INSTRUÇÕES DO EXERCÍCIO: Prossiga o texto sobre a dimensão materna do Espírito Santo a partir da última frase apresentada.

SEÇÃO DO DOCUMENTO:
⟨

É maravilhoso contemplar esta mediação nupcial do Espírito que inspira e acompanha, em paralelo assimétrico, a obediência de Jesus ao seu Pai e a disponibilidade ilimitada de Maria à Palavra de Deus. Esta perfeita comunhão na obediência de amor consuma-se ao pé da Cruz, quando o Filho e a mãe sofrem conjuntamente a paixão de amor pelo sacrifício redentor. Ao recolher o último suspiro de seu Filho crucificado – prelúdio da efusão do Espírito – a Virgem Imaculada é elevada pelo Espírito à dignidade de Esposa do Cordeiro imolado e Mãe da Igreja. Sua nova maternidade eclesial no Espírito transcende, pois, a relação Mãe-Filho segundo a carne, assim como em Deus a fecundidade nupcial do Espírito transcende a relação Pai-Filho e lhe confere uma nova dimensão. O Espírito Santo fecunda continuamente esta maternidade de Maria-Igreja através da economia sacramental, especialmente na celebração do mistério pascal, onde ele procede à efusão eucarística do Verbo encarnado que, acolhida na fé da Igreja, a constitui como Corpo e Esposa de Cristo. Daí vem a denominação de Ecclesia Mater, que está vinculada à sua participação íntima na propriedade nupcial-maternal do Espírito do Pai e do Filho.
Devemos, todavia, voltar ao Espírito na Trindade imanente para identificar mais de perto essa dimensão materna de sua pessoa e de sua ação ad intra e ad extra. Estando o “Nós” constituído pela reciprocidade assimétrica, mas perfeitamente consubstancial do Pai e do Filho, o Espírito deixa entrever sua dimensão maternal pelo refluxo de Amor nupcial que enriquece ativamente as outras duas Pessoas (espiração ativa-passiva), mas de modo subordinado, por causa do primado das Outras duas (a ordem das processões), o que não afeta de modo algum a igualdade perfeita dos Três fundada sobre sua tripla consubstancialidade. Por isso, no plano da linguagem, a preposição “em”, que geralmente acompanha a menção do Espírito Santo, seja na oração litúrgica da Igreja, seja na expressão teológica do seu mistério. De fato, o Deus Uno e Trino é Amor que declina assim seu mistério: Amor tri-pessoal que procede do Pai através do Filho no Espírito, uma Vida eterna em perpétuo intercâmbio, cujo fluxo e refluxo constituem seu mistério infinito como Deus semper maior. Este acontecimento de Amor paternal, filial e nupcial que é a Trindade imanente pode ser vislumbrado na economia da salvação, onde as Pessoas divinas revelam seu mistério nupcial íntimo em suas relações de aliança em Cristo e Maria-Eclesia, com cada pessoa humana e com a humanidade em seu conjunto.

⟩

TRECHO DE ORIGEM:

⟨

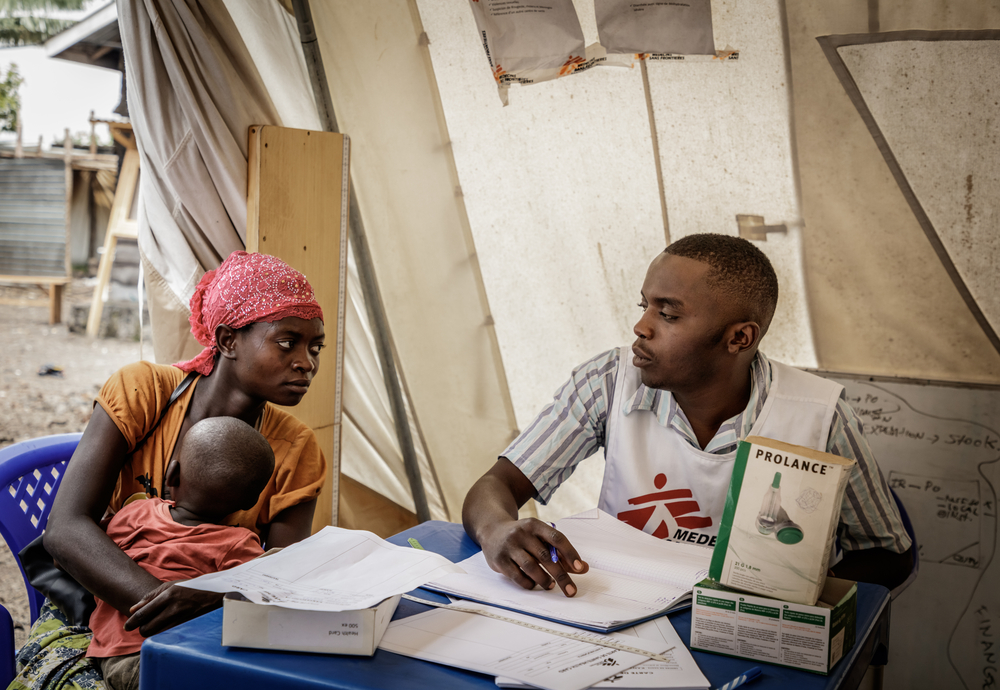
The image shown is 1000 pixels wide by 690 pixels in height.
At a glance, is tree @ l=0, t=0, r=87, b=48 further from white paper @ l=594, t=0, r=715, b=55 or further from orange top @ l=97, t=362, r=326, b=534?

⟩

RESPOSTA CORRETA:
Isso é assim porque o Espírito Santo possui em Si mesmo a Vida que procede do Pai pelo Filho. Ele a possui como recebida passivamente-ativamente dos outros dois e adicionando a isso por sua propriedade pessoal, uma nova fecundidade nupcial e materna que é de comunhão, de vida nova, de liberdade cada vez maior no Amor. Esse é o motivo pelo qual o papel do Espírito ad intra e sua atividade ad extra na Igreja e no mundo trazem o sinal da harmonia, da unidade na diversidade, da liberdade e da gratuidade, da fecundidade que merece seu título de Glória como Amor nupcial e maternal. Santo Irineu escreve: “Lá onde está a Igreja, ali está o Espírito de Deus; e lá onde está o Espírito de Deus, ali está a Igreja e toda a graça” [23]. Portanto, também a obra de santificação e de glorificação que opera na economia da salvação aparece em perfeita conformidade com sua personalidade trinitária. Daí a beleza da Igreja-Comunhão que vem da kénosis eucarística do Verbo encarnado, como personalidade feminina animada pelo Espírito, e sua figura de Esposa e mãe; disso não resulta que o Espírito Santo seja a sua hipóstase exclusiva, porque ele é o “Nós” que contém em si o Amor do Pai e do Filho, constituindo assim juntos a Igreja como Sacramentum Trinitatis. O Espírito Santo trinitário, kenótico como as outras duas Pessoas das quais procede, esconde-se pessoalmente no coração do mistério nupcial de Cristo e da Igreja e garante que a unidade da Igreja seja constituída pela unidade trinitária do Pai, do Filho e do Espírito Santo, conforme o expressa de maneira acertada o Concílio Vaticano II (LG 4) [24].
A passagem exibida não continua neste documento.